Ein Knochenhaupt blieb vor uns liegen
Im Gras, – so lag es einst auch gerne,
Läßt über sich die Wolken fliegen,
Läßt neben sich die Blumen wiegen
Und starrt hohläugig in die Sterne.«
»Mich aber will es fast gemahnen,
Der Eine sei auf guten Bahnen,
Weil er sein Haupt aufs Ewige lenkt
Und nur mit Licht die Wimpern tränkt!
Das Graun der ewigen Nacht entriß
Dem Schöpfer selbst der Finsterniß
Den Angstschrei einst.
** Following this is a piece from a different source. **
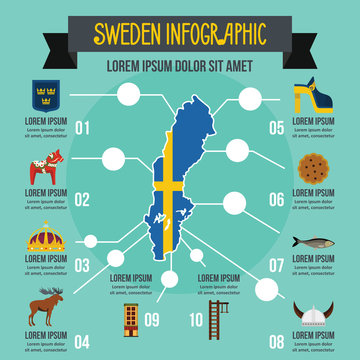 Sweden infographic concept, flat style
Es werde Licht!
So rief, verfallen dem Gericht
In eigner Brust, vom Sündgeschlecht
Der erste Sünder: Es werde Recht!
Wie vom Beginn zum Weltenende
Der Himmel eins und ewig bleibt,
Ob auch die Zeit darüber treibt
Gewölk und Dünste, Nacht und Brände;
Wie eins und ewig bleibt die Erde,
Fest ruhend in granitner Veste,
Ob sie auch wechselt Frucht und Heerde,
Jahrszeiten und viel bunte Gäste;
Wie eins und ewig bleibt das Meer
Im wallenden Korallenbette,
In Ebb' und Springfluth, Sturm und Glätte,
Von Flotten oder Trümmern schwer.
So bleibt auch eins und ungeschwächt
Ein ewig Gutes, ewig Wahres,
Ein Heiliges, allen Seelen Klares,
Ein unzerstörbar ewig Recht,
Das keine Menschensatzung wende,
Vom Weltbeginn zum Weltenende!
An dem Unwandelbaren gleiten
Vorüber wechselnd Völker und Zeiten;
Doch aufrecht von Geschlecht zu Geschlecht,
In künft'gen, in vergang'nen Sonnen,
Ragt als ein heiliger Baum das Recht;
Aus seinem Marke springt ein Bronnen.
Was Priester lehrten, Seher sangen,
Die ehernen Tafeln der Gesetze
Sind nur Gefäße, aufzufangen
Den Schaum des Quells, der Durstige letze.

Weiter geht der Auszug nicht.